The Blockchain in Transport Alliance (BiTA), a consortium of shipping and logistics companies, is developing a uniform framework for companies to build blockchain-based applications. The standards framework will cover smart contracts and freight payments, asset maintenance and ownership history, as well as the chain of freight custody. This, in turn, will help standardize safety specifications for vendor management, loss prevention, billing, and payments in logistics and fright niches.

The catch, however, is that BiTA creates standards relevant only to transportation, rather than making them suit a broad range of industries. Ben Kothari, Chair of the BiTA Tracking Document Working Group, argues that although we’ve already seen successful tailor-made implementations of blockchain-based systems like TradeLens, it doesn’t tackle the transparency issue and misaligns with the equal blockchain ownership principle. BiTA’s end-goal is to outrun such legacy systems and make blockchain-based solutions a global standard in the transportation industry.

Cross-border banking interoperability

In 2016, the Bank of Canada and the Monetary Authority of Singapore has started a pilot project to see how the use of blockchain can streamline cross-border payments.

Together with JP Morgan and Accenture, the two banks embarked on the Jasper-Ubin Project, which main idea was to use Hash-Time Locked Contracts (HLTC). HLTC is an unconventional smart contract system that triggers all actions making up the transaction at the same time or doesn’t trigger them at all. The collaboration between these banks have proved that transactions can be fast and secure without the need for a third party.

However, with a theoretical finesse of such a system, there are many unanswered questions left. Mainly, limitations start to appear when we apply the same approach at a bigger scale. Regulatory and legal aspects will inevitably become an issue, and protocol updates wouldn’t be as easy to implement. Moreover, there is no clear understanding of how such system will behave across a greater number of jurisdictions.

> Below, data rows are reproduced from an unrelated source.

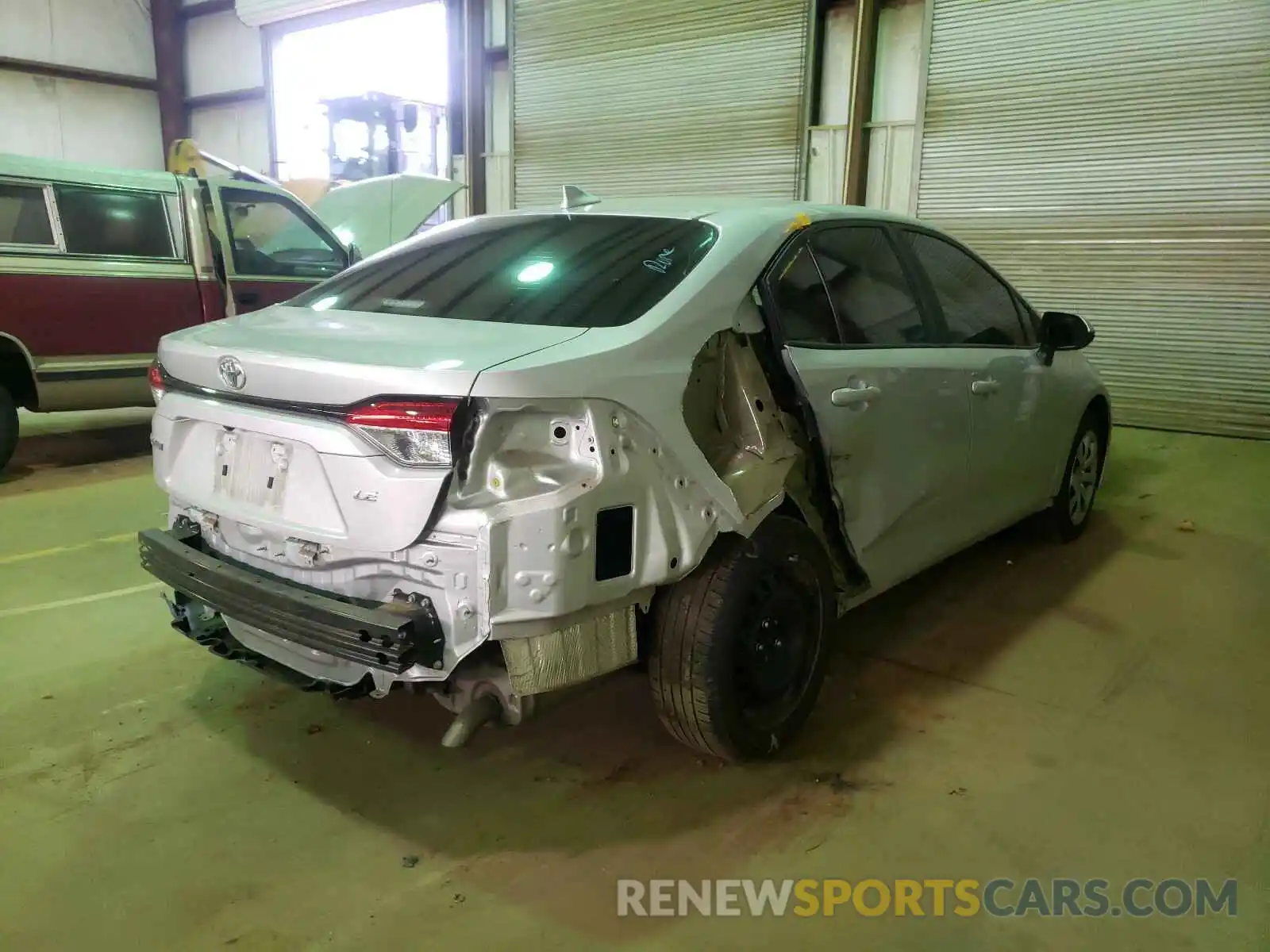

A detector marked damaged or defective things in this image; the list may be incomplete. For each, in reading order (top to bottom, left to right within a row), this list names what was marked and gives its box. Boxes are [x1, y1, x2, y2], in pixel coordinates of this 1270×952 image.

cracked tail light [149, 357, 166, 401]
cracked tail light [343, 397, 460, 466]
damaged white sedan [141, 197, 1111, 762]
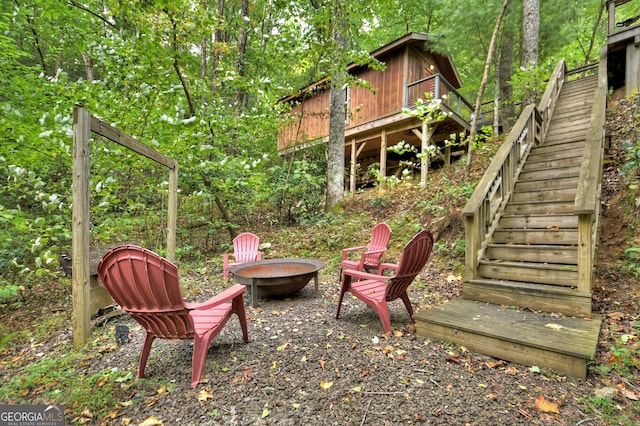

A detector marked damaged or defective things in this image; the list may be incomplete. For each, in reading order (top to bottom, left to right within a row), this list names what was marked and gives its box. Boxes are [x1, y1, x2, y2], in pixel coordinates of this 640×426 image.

rusty fire pit [229, 256, 324, 306]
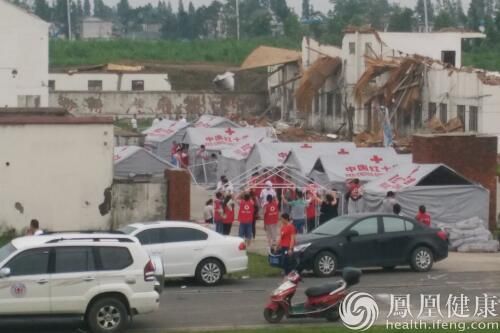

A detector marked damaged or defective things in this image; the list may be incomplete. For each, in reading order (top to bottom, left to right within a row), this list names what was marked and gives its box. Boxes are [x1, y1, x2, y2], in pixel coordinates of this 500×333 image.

damaged building [244, 29, 500, 148]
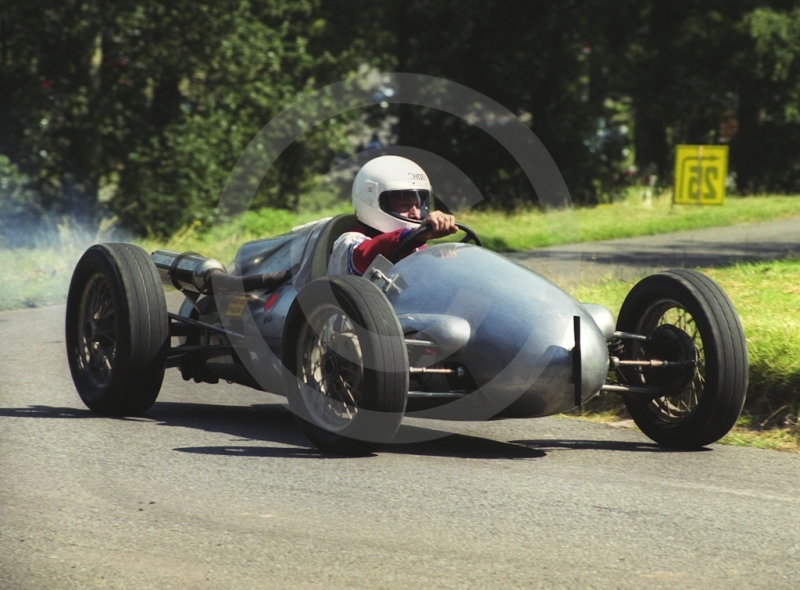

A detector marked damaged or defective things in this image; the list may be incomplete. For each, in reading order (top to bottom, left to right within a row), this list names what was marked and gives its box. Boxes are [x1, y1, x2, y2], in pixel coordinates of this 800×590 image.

exposed tire [66, 245, 170, 416]
exposed tire [282, 278, 410, 458]
exposed tire [616, 272, 748, 448]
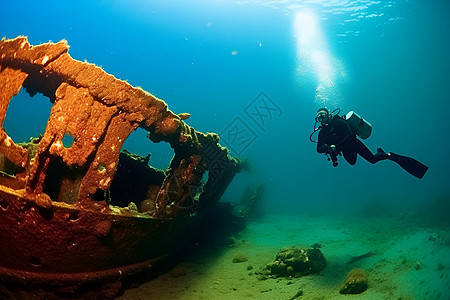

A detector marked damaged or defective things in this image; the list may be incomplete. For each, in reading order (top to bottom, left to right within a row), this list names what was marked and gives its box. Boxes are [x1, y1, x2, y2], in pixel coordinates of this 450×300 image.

rusty shipwreck [0, 36, 244, 296]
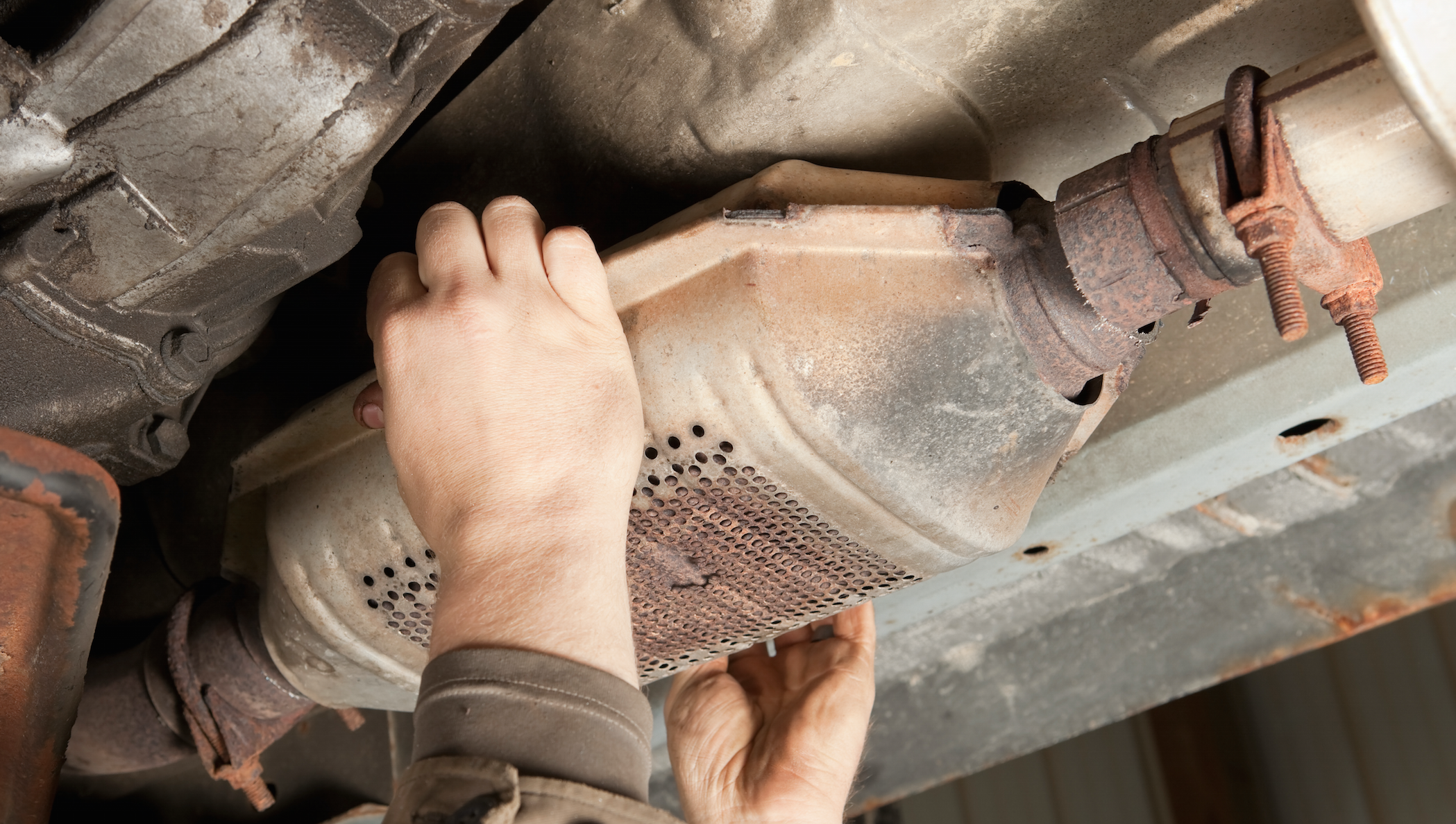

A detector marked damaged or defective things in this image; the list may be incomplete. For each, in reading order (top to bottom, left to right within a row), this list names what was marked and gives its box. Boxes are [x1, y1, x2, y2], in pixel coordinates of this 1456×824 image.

rusted exhaust clamp [1217, 66, 1386, 387]
rusty bolt thread [1252, 239, 1310, 342]
rusty bolt thread [1339, 313, 1386, 387]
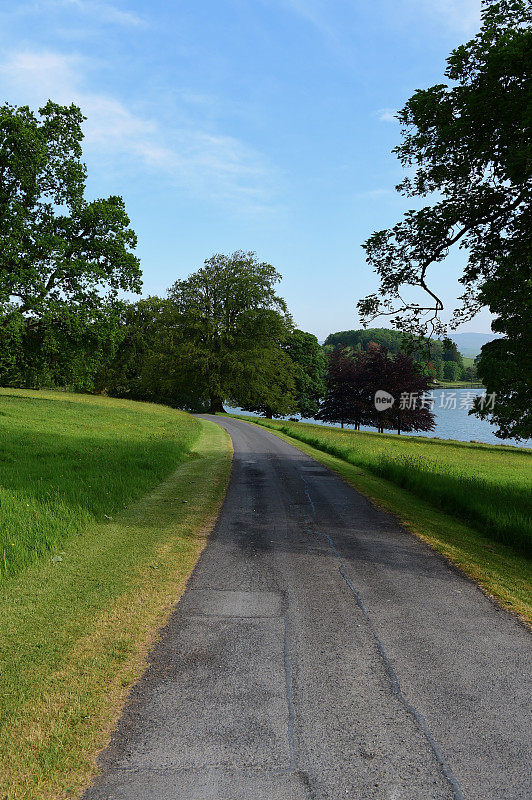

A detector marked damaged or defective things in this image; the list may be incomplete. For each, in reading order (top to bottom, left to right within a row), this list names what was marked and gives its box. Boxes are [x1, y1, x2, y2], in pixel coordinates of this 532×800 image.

crack in asphalt [304, 478, 466, 800]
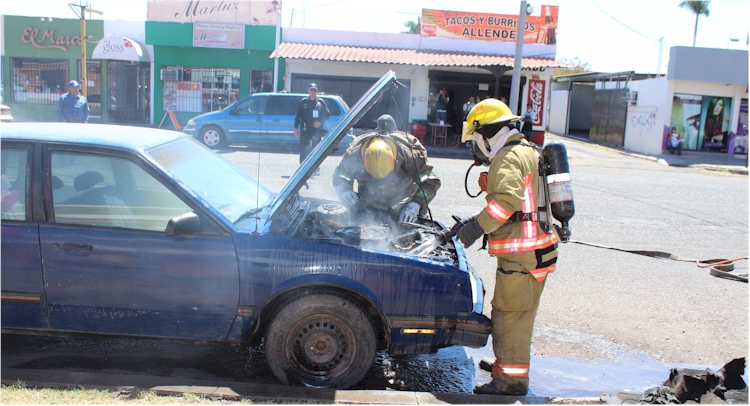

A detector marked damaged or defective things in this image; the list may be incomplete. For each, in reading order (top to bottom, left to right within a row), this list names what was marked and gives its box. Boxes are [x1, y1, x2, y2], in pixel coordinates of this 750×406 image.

burnt engine [296, 203, 458, 266]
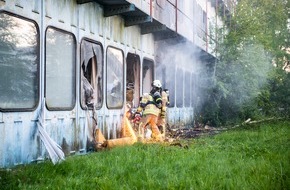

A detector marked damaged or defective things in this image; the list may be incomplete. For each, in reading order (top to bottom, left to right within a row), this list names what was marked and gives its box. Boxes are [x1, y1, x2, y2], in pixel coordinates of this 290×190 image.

broken window [0, 13, 38, 110]
broken window [44, 26, 75, 110]
broken window [80, 39, 103, 109]
broken window [107, 47, 124, 108]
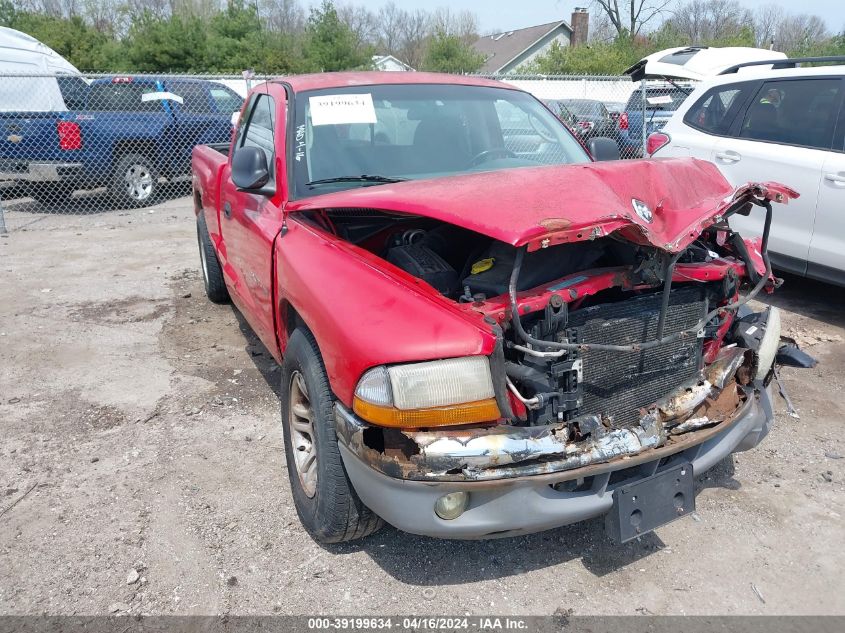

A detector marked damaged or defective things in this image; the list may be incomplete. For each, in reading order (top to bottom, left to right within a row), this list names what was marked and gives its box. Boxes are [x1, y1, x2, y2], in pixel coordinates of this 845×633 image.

crumpled hood [284, 159, 752, 253]
broken headlight housing [352, 358, 498, 428]
bent bumper [334, 386, 772, 540]
damaged front end [334, 183, 792, 484]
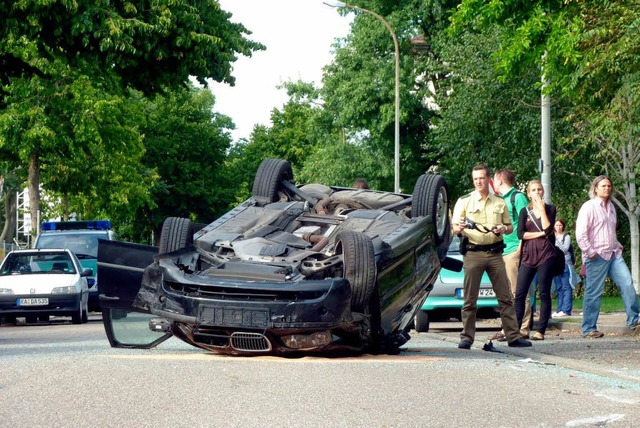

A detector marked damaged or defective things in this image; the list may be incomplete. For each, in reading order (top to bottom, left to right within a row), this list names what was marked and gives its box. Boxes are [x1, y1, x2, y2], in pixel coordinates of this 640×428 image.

overturned black car [99, 159, 456, 356]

Although the two banks were using the Corda-Quorum interchain, which tackles the interoperability issue, it essentially only proves that two different networks can indeed operate with each other but this requires sufficient investment and implies limitations.

Accenture suggests to use an additional DLT to establish connections between networks or to use gateway nodes that act as services nodes for the network participants but, again, those are theories that need to be put into practice.

Lack of standards: what to do?

Besides monitoring the volatile situation around blockchain standards, here are a few more tips:

  • Choose your blockchain development platform carefully from the point of view of whether industry standards are already available for the said platform. With Ethereum, you can benefit from existing specifications, with clear plans on the way for 2020 and beyond. Ethereum’s vibrant developer community is also a bonus and a guarantee that there will be an ecosystem to support your solution for years.
  • Choose your platform depending on the importance of specific standards that your particular business situation requires. For example, as seen from the article, R3 is focused on blockchain standards most applicable in the financial and commerce spheres, while Hyperledger is centered on standards around developing use case-specific solutions.
  • Consult a third-party blockchain software development provider like Itransition to analyze your specific business case and map out a blockchain development strategy that will work best for you.

Until recently, the blockchain has mostly been seen as a new disruptive technology poised to replace legacy applications. While such assumptions may indeed become facts, due to apparent blockchain limitations, this technology will enable existing applications to significantly increase security (in some cases, companies even use blockchain for IoT security) and efficiency levels in the context of tracking, auditing, and storing information.

Given the ultimate superiority of blockchain in terms of data management compared to conventional systems, this change will happen sooner or later. In the upcoming years, we will most likely see the big players tackling the interoperability issue for particular interrelated industries.